Cependant, pour ne rien perdre du coté de la réputation, il se parait, les jours de fête, d’un manteau royal de toile rouge, imprimée de fleurs d’or, d’une toque de pareille étoffe et d’un sceptre de bois doré qu’il avait acheté d’un vieux comédien de campagne qui avait quitté la profession.

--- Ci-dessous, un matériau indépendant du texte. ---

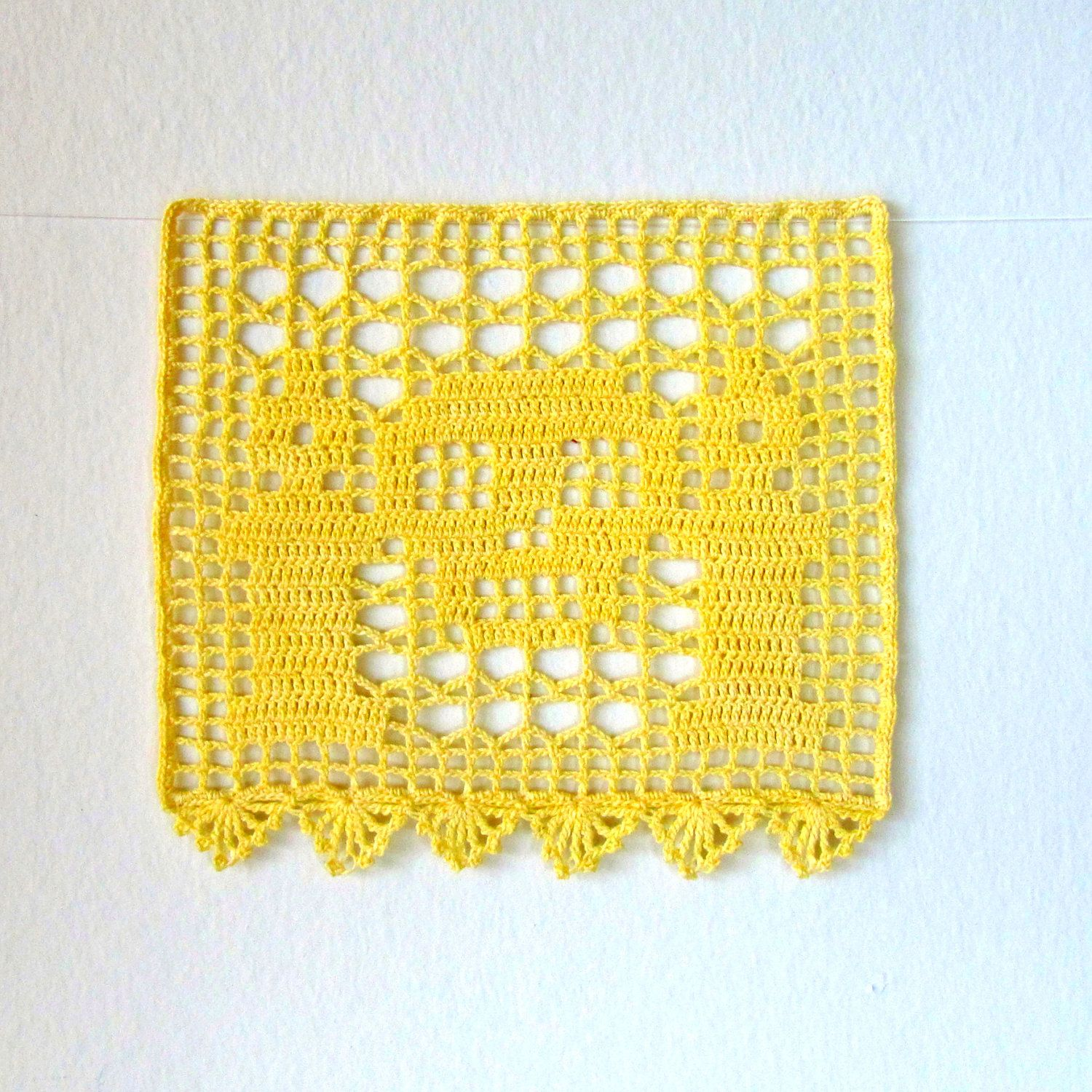 Day of the Dead Banner Crochet Pattern - Four Papel Picado Patterns ...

Après son conseil, il se faisait apporter l’almanach de Liège et celui de Milan, qu’on lui envoyait de Troyes tous les ans dès le mois de juillet, et qu’il faisait relier en beau papier marbré et dorer sur tranche. Dans l’un, il apprenait les temps propres à semer, planter, tailler, greffer, saigner et purger ; et il y avait tant de confiance, qu’il se faisait souvent médicamenter, lui et la reine, sans en avoir besoin. Dans l’autre, il étudiait les prédictions politiques dont il était d’autant plus émerveillé qu’il n’y entendait rien. Au bout de quelques années, tous ces almanachs lui composèrent une petite bibliothèque qu’il estimait autant que si elle eut été bonne ; et il n’y avait même que le sénéchal et lui qui en eûssent la clé.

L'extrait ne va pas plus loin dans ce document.